I think Randy Johnson was an utter marvel. At 6'11", getting his mechanics in order took years of struggle, and then he went on to be dominant well into his 40s. He threw a lot of pitches, had back trouble (common in the very tall) and still managed to stay healthy.

When Johnson was at his best, you saw the same looks on the faces of vanquished hitters that you can see in that Kerry Woods video Steve linked: utter hopelessness predominated; they knew they hadn't just been defeated in their at-bats, but humiliated. And he did this for years upon years.

If Johnson had had the high mound and high strikezone, there'd only be "Johnson & Johnson" at the top of the list of greatest pitchers, i.e. Walter with the right hand, and Randy with the left.

ben tillman said...

Not only was the strike zone shrunk, but before that came about the mound was lowered for the 1969 and subsequent seasons from fifteen to ten inches, which forced pitchers to work harder - 33% harder, perhaps? No accident, then, that the last ML 30 game winner was Denny McLain?

Steve Carlton would have won 32 or 33, maybe 34 games in 1972 (a strike-shortened season) if he'd been pitching for the Reds or Pirates in a full 162-game season.

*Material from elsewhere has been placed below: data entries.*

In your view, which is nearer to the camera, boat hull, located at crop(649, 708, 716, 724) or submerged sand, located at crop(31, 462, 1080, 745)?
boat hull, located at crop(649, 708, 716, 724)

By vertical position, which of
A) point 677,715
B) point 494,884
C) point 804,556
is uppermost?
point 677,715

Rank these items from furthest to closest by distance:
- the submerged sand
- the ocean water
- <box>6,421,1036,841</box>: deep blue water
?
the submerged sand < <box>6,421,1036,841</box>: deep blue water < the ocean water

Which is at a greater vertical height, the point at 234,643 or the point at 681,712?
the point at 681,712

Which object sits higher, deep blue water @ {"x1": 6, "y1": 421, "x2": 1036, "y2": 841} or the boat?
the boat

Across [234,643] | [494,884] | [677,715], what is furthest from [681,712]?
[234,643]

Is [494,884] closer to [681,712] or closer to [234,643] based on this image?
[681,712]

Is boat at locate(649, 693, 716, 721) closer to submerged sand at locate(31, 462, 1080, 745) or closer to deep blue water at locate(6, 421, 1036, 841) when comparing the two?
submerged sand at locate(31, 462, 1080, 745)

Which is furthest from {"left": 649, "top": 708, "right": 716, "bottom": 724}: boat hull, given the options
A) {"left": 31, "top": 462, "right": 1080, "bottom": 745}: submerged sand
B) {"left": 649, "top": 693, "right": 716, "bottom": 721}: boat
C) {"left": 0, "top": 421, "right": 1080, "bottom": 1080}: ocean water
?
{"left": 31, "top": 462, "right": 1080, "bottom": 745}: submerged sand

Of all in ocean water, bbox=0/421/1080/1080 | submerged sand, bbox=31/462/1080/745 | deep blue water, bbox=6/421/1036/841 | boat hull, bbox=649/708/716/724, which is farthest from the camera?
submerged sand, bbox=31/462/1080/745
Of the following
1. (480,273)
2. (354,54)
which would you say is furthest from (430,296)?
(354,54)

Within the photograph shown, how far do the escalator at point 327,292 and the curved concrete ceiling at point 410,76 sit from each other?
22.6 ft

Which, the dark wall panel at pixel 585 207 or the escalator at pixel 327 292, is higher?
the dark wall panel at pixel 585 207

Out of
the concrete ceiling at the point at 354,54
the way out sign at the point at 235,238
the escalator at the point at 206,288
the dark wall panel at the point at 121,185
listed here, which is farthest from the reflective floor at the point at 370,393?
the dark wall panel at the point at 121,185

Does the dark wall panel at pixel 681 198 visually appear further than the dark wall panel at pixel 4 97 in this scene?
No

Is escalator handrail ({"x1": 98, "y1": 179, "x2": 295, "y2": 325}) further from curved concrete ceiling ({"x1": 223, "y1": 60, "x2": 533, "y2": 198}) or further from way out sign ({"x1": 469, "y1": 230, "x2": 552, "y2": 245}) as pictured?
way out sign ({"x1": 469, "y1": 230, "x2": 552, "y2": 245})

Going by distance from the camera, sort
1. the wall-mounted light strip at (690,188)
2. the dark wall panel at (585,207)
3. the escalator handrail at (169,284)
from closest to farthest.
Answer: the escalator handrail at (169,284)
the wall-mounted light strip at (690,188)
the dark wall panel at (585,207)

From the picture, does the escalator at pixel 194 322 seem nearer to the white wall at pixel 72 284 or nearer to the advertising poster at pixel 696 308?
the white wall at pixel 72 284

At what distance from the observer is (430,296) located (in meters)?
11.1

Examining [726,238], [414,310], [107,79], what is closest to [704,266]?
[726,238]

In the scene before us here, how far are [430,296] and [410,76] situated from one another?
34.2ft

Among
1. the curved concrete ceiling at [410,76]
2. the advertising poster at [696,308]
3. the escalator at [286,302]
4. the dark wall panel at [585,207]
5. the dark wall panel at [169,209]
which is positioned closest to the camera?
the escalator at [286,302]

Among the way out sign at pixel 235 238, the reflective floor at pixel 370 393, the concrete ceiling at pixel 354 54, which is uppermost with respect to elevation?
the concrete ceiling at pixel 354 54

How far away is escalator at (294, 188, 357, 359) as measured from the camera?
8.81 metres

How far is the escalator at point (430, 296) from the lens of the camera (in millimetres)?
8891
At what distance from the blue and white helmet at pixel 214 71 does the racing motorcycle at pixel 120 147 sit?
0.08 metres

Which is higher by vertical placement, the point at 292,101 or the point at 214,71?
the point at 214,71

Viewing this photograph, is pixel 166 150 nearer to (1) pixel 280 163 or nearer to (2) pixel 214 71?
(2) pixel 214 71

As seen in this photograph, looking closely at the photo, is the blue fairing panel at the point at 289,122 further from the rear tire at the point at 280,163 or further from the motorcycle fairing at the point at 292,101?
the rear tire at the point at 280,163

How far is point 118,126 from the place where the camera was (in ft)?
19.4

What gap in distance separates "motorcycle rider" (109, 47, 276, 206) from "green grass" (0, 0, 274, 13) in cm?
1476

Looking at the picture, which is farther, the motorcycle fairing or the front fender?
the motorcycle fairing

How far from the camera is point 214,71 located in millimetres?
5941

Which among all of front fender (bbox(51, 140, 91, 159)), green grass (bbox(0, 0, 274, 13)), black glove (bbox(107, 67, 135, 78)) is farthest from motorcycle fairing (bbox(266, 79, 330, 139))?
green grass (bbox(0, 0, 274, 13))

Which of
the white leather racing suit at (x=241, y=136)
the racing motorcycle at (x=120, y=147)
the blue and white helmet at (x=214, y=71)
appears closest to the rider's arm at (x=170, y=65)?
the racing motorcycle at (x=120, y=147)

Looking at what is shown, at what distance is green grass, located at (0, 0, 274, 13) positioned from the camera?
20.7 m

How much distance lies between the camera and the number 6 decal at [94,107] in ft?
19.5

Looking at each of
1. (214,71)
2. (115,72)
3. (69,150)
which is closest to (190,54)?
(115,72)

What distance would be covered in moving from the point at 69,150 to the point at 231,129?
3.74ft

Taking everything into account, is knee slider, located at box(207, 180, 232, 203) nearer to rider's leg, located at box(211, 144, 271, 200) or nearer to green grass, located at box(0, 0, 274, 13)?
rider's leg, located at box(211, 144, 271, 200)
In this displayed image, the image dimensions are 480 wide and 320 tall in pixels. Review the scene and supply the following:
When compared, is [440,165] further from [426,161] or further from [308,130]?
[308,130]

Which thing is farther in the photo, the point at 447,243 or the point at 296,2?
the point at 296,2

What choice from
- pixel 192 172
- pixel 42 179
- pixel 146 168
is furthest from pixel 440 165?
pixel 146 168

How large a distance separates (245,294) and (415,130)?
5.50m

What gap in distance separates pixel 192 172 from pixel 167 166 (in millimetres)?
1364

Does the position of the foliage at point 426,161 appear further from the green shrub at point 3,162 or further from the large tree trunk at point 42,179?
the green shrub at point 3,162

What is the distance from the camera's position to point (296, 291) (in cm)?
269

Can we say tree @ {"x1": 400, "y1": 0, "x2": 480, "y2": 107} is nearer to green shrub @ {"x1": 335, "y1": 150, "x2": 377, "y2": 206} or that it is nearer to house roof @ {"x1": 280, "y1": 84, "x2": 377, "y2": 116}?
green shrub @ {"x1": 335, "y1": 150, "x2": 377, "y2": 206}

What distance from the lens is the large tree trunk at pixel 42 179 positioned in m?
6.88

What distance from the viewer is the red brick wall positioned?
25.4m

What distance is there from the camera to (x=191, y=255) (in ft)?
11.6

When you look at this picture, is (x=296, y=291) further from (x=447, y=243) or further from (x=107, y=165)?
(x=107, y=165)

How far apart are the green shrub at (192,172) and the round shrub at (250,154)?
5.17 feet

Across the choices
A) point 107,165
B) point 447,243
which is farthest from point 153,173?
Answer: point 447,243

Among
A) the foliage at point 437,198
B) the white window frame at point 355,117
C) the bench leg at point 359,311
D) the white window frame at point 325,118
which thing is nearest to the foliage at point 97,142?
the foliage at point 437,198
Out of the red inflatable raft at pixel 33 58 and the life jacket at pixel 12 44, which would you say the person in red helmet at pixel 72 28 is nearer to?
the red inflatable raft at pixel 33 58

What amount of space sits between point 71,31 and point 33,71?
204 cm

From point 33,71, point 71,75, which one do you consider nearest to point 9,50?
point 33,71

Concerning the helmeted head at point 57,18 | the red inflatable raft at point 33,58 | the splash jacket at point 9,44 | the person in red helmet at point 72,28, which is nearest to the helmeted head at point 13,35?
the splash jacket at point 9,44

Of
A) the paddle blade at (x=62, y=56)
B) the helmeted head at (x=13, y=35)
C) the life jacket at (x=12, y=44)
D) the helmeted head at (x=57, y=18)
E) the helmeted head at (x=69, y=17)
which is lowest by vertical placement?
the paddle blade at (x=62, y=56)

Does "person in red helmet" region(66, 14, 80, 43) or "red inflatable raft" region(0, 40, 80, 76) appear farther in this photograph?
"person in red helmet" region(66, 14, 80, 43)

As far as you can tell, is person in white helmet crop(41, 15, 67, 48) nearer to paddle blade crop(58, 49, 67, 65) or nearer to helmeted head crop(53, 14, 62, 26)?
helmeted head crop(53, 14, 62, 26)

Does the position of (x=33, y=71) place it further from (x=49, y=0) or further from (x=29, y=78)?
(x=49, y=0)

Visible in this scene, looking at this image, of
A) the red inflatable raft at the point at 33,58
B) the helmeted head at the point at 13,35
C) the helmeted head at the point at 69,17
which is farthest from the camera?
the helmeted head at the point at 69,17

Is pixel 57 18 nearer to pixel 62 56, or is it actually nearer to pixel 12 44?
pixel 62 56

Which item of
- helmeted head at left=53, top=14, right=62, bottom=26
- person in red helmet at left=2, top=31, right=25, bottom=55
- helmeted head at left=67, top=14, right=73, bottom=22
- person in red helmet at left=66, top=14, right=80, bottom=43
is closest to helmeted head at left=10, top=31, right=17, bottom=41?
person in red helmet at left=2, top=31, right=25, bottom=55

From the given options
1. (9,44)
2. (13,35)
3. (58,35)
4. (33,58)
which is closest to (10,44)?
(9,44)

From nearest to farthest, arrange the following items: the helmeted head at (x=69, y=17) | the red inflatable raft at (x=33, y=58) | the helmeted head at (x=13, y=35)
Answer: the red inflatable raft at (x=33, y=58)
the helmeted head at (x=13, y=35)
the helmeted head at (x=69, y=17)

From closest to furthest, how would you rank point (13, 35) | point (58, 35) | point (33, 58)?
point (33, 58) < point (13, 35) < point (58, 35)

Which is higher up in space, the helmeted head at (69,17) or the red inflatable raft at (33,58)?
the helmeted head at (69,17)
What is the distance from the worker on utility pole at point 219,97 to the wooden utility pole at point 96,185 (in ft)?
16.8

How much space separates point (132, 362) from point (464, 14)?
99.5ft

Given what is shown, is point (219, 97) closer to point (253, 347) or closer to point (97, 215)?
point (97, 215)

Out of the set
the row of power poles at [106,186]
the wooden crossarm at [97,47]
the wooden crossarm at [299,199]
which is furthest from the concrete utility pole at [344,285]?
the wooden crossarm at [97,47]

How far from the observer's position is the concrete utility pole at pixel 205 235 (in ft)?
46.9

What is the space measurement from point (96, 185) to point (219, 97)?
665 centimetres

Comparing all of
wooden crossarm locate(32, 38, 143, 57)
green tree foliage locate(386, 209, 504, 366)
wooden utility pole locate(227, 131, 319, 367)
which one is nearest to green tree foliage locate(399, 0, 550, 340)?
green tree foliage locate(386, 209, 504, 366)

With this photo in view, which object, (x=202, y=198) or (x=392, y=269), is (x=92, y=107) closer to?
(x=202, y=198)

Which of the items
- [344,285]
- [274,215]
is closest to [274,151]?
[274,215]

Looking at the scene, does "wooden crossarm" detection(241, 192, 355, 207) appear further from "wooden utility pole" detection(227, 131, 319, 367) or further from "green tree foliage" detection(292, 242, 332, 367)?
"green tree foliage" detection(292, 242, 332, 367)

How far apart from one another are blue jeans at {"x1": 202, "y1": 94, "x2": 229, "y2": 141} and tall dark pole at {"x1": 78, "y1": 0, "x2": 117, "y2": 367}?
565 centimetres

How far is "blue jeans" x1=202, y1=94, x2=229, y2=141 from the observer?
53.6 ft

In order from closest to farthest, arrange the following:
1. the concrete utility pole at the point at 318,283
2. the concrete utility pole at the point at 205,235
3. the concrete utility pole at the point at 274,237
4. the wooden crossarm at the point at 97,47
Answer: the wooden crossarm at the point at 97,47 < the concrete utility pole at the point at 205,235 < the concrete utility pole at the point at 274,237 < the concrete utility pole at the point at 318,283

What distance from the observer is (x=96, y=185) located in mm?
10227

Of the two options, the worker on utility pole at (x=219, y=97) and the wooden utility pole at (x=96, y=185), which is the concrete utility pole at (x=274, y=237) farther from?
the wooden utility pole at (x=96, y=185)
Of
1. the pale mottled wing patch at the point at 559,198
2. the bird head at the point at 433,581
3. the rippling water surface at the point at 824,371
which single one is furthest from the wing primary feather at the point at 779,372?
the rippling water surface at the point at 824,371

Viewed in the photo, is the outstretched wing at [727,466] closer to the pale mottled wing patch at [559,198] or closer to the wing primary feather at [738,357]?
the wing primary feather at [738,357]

As it happened, he won 27 games for a team that finished 59-97. He started 41 games, completed 30 of them, and threw 346.1 innings.

Anonymous said...

A think Koufax is one of the most overrated pitchers ever. As someone stated, he took a long time to become great, was good for short period of time, and then retired.

I don't think he was really that much better than Don Drysdale.

Anonymous said...

Woods and his later teammate Mark Pryor had the chance to be the most dominant pitching duo in the league. But they were ill-served by Larry Rothschild, the worst pitching coach in MLB history. He didn't teach them how to avoid extended 3-2 counts (after gaining the 0-2 advantage) and didn't get the manager to pull them when their pitch counts got too high. That guy ruined two of the best arms of their generation.

Anonymous said...

It's interesting: one of the key variables in sports right now is how well elite athletes come back after injury.

For example, many MLB pitchers are just as dominant after Tommy John surgery as they were before; John Smolz of the Braves is a classic example. But then some -- e.g. Woods, and recently Francisco Liriano -- are clearly not the same.

The analogous injury in the NFL, and to some degree in the NBA, is the ACL tear, although microfracture surgery must run a close second for the hoopsters. Adrian Peterson looked pretty good on Sunday, but lots and lots of NFL players have lost speed and explosiveness after ACL reconstructions.

A couple of questions: how do big league teams actually decide where their prize assets get cut? Do they all go to the same few famous doctors, or do they defer to regional preferences, i.e. upper midwestern teams send their broken running backs to the Mayo Clinic? And does anyone know if the stats boys have done any studies to try to figure out which surgeons/clinics have the best records of success in fixing these common injuries? Finding out might be the Moneyball variable for smart teams to exploit in the next decade!

Anonymous said...

2 1 to the Cards and it was all oh woes me if only we had Strasburg we would be winning this series though it has been a series of the Nats winning the close games and the Cards winning by blow outs in the other games where Strasburg's bat would not make much of a difference.
Now they have a shot at hosting the Giants for a shot at the World Series.